(Records from a dataset)

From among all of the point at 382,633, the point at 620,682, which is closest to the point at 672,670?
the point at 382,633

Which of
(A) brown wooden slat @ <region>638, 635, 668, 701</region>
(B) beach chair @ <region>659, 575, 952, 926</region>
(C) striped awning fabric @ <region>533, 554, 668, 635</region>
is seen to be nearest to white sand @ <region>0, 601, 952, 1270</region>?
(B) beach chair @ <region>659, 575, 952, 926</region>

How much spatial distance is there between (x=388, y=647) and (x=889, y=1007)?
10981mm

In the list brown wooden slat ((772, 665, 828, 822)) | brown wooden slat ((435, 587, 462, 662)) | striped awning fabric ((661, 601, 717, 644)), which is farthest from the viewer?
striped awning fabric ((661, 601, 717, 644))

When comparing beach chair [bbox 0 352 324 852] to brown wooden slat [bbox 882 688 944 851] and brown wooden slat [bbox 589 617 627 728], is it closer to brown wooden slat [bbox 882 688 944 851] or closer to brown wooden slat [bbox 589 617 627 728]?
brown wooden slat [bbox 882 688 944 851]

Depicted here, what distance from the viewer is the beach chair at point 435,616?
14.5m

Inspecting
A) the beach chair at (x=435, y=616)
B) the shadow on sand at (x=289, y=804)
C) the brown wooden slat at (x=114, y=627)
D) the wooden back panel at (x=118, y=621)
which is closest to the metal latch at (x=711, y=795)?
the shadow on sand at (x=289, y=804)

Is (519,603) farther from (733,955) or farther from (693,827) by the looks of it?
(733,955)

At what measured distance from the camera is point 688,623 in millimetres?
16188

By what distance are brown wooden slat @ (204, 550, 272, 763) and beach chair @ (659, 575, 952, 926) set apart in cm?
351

* **Work required**
Copy out all the entries shown above, character for character.

* **Answer to the exercise**
From among all of the point at 382,633, the point at 620,682, which is closest to the point at 672,670?
the point at 382,633

Which of
(A) brown wooden slat @ <region>638, 635, 668, 701</region>
(B) beach chair @ <region>659, 575, 952, 926</region>
(C) striped awning fabric @ <region>533, 554, 668, 635</region>
is seen to be nearest to white sand @ <region>0, 601, 952, 1270</region>?
(B) beach chair @ <region>659, 575, 952, 926</region>

How much spatial distance is there between (x=388, y=647) and (x=889, y=1007)?
10981mm

In the list brown wooden slat ((772, 665, 828, 822)) | brown wooden slat ((435, 587, 462, 662)) | striped awning fabric ((661, 601, 717, 644)), which is farthest from the viewer?
striped awning fabric ((661, 601, 717, 644))

When comparing beach chair [bbox 0 352 324 852] to brown wooden slat [bbox 882 688 944 851] and brown wooden slat [bbox 589 617 627 728], is it closer to brown wooden slat [bbox 882 688 944 851] or closer to brown wooden slat [bbox 589 617 627 728]?
brown wooden slat [bbox 882 688 944 851]

Depicted here, what distance from the viewer is the beach chair at point 435,616?
14.5m

Inspecting
A) the beach chair at (x=435, y=616)
B) the shadow on sand at (x=289, y=804)
C) the brown wooden slat at (x=114, y=627)
D) the wooden back panel at (x=118, y=621)
which is closest to the metal latch at (x=711, y=795)?
the shadow on sand at (x=289, y=804)

Is (519,603) farther from (733,955) or farther from (693,827) by the looks of it?
(733,955)

At what measured distance from the camera is point 688,623 in millimetres?
16188

By what distance are brown wooden slat @ (204, 550, 272, 763) and beach chair @ (659, 575, 952, 926) set apart in cm?
351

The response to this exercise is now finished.